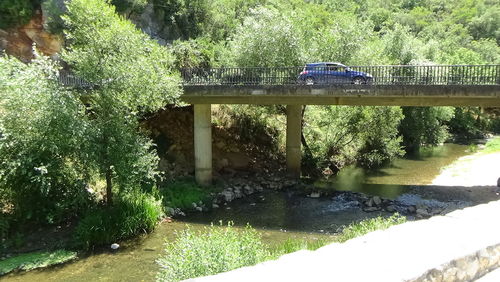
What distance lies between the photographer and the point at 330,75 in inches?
922

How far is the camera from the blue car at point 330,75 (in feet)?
76.2

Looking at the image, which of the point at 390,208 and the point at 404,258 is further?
the point at 390,208

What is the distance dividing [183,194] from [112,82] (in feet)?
24.8

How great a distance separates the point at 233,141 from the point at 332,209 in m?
9.71

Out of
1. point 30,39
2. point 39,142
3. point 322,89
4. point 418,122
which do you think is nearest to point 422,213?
point 322,89

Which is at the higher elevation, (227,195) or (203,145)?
(203,145)

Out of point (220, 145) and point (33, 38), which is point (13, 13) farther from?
point (220, 145)

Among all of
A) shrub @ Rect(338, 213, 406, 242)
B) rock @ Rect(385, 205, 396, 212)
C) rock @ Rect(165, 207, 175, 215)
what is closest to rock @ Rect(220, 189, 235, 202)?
rock @ Rect(165, 207, 175, 215)

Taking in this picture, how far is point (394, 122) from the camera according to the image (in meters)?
30.3

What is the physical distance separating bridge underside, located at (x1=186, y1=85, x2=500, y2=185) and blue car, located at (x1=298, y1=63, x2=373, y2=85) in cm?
102

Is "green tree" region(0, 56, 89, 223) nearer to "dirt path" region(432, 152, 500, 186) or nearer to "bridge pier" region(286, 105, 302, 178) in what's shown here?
"bridge pier" region(286, 105, 302, 178)

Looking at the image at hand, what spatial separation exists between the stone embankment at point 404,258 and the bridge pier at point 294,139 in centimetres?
2162

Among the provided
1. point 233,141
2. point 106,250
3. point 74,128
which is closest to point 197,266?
point 106,250

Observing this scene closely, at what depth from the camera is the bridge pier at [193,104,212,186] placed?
24109mm
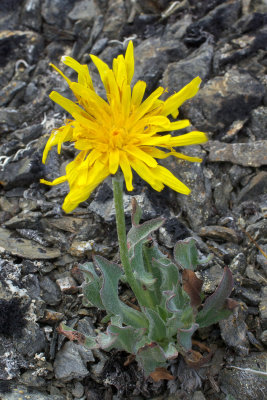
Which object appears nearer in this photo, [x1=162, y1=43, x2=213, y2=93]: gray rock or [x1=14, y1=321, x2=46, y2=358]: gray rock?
[x1=14, y1=321, x2=46, y2=358]: gray rock

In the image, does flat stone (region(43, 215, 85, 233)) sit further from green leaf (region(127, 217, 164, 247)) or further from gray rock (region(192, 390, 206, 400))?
gray rock (region(192, 390, 206, 400))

•••

# GIVEN PROBLEM
Please return all of the records above verbatim, from first to last, leaving out the pictures.

# THE RESPONSE
What distance lies between the photographer and the point at 330,75 in inches?
922

How far is the camera from the blue car at point 330,75 (in feet)?
76.2

Looking at the image, which of the point at 390,208 and the point at 404,258 is further?
the point at 390,208

What is the distance dividing [183,194] from [112,82] (in feet)?
24.8

How great a distance separates the point at 233,141 from the point at 332,209 in m?
9.71

Out of
1. point 30,39
2. point 39,142
3. point 322,89
4. point 418,122
which do you think is nearest to point 422,213?
point 322,89

Which is at the higher elevation, (227,195) or (203,145)?
(203,145)

Out of point (220, 145) and point (33, 38), which is point (13, 13) farther from?
point (220, 145)

Among all of
A) shrub @ Rect(338, 213, 406, 242)
B) rock @ Rect(385, 205, 396, 212)
C) rock @ Rect(165, 207, 175, 215)
what is closest to rock @ Rect(220, 189, 235, 202)?
rock @ Rect(165, 207, 175, 215)

Taking in this picture, how far is point (394, 122) from the camera according to the image (in meters)?
30.3

What is the physical distance separating bridge underside, located at (x1=186, y1=85, x2=500, y2=185) and blue car, located at (x1=298, y1=63, x2=373, y2=85) in cm?
102

Is "green tree" region(0, 56, 89, 223) nearer to "dirt path" region(432, 152, 500, 186) or nearer to "bridge pier" region(286, 105, 302, 178) in what's shown here?
"bridge pier" region(286, 105, 302, 178)

Looking at the image at hand, what spatial separation exists between the stone embankment at point 404,258 and the bridge pier at point 294,139 in centimetres?
2162

Among the provided
1. point 233,141
2. point 106,250
3. point 74,128
which is closest to point 197,266?
point 106,250

Observing this scene closely, at what depth from the camera is the bridge pier at [193,104,212,186] placed?
24109mm
Which object appears nearer in this photo, [x1=162, y1=43, x2=213, y2=93]: gray rock or [x1=14, y1=321, x2=46, y2=358]: gray rock?
[x1=14, y1=321, x2=46, y2=358]: gray rock

In the image, does flat stone (region(43, 215, 85, 233)) sit further from green leaf (region(127, 217, 164, 247)) or further from gray rock (region(192, 390, 206, 400))?
gray rock (region(192, 390, 206, 400))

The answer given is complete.